Learning What Matters: Dynamic Dimension Selection and Aggregation for Interpretable Vision-Language Reward Modeling
This addresses the problem of opaque reward models for vision-language tasks, offering a scalable solution for VLM alignment, though it is incremental in improving interpretability within existing paradigms.
The paper tackles the trade-off between interpretability and efficiency in vision-language reward modeling by proposing VL-MDR, a framework that dynamically selects and weights granular dimensions like Hallucination and Reasoning, resulting in consistent outperformance of existing open-source reward models on benchmarks such as VL-RewardBench.

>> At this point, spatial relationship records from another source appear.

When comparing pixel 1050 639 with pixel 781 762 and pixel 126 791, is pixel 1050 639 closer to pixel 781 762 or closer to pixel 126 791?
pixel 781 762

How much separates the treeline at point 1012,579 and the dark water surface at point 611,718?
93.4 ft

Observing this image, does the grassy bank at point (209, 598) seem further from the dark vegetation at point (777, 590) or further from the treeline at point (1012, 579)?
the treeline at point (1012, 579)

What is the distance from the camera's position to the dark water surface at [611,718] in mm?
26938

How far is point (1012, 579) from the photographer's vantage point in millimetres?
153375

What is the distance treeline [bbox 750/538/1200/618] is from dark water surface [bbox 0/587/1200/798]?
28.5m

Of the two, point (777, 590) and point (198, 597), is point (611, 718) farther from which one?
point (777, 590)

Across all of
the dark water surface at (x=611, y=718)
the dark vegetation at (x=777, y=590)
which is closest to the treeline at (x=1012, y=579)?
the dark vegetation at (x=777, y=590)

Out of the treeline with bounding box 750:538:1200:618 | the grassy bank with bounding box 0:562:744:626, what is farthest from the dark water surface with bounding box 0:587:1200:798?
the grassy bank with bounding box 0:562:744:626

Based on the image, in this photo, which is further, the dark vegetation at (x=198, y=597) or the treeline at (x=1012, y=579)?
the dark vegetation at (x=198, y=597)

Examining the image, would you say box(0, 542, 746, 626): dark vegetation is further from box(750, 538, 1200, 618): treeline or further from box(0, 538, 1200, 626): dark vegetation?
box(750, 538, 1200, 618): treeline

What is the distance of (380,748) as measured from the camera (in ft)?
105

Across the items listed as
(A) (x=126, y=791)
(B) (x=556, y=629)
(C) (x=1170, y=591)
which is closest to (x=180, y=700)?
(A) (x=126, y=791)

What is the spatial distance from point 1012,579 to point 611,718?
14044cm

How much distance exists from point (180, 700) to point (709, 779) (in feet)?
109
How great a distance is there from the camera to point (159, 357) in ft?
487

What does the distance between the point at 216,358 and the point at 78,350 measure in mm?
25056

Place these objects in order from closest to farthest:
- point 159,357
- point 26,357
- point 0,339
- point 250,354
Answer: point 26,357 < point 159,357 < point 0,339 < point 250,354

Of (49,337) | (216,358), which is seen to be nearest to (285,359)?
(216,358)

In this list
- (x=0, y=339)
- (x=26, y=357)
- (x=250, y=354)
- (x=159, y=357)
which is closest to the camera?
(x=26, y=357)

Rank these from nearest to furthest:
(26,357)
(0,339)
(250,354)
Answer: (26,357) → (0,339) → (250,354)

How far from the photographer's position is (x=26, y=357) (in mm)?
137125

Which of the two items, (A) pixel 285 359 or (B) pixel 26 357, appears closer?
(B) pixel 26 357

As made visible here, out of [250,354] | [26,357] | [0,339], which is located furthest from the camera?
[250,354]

Vision-language reward modeling faces a dilemma: generative approaches are interpretable but slow, while discriminative ones are efficient but act as opaque "black boxes." To bridge this gap, we propose VL-MDR (Vision-Language Multi-Dimensional Reward), a framework that dynamically decomposes evaluation into granular, interpretable dimensions. Instead of outputting a monolithic scalar, VL-MDR employs a visual-aware gating mechanism to identify relevant dimensions and adaptively weight them (e.g., Hallucination, Reasoning) for each specific input. To support this, we curate a dataset of 321k vision-language preference pairs annotated across 21 fine-grained dimensions. Extensive experiments show that VL-MDR consistently outperforms existing open-source reward models on benchmarks like VL-RewardBench. Furthermore, we show that VL-MDR-constructed preference pairs effectively enable DPO alignment to mitigate visual hallucinations and improve reliability, providing a scalable solution for VLM alignment.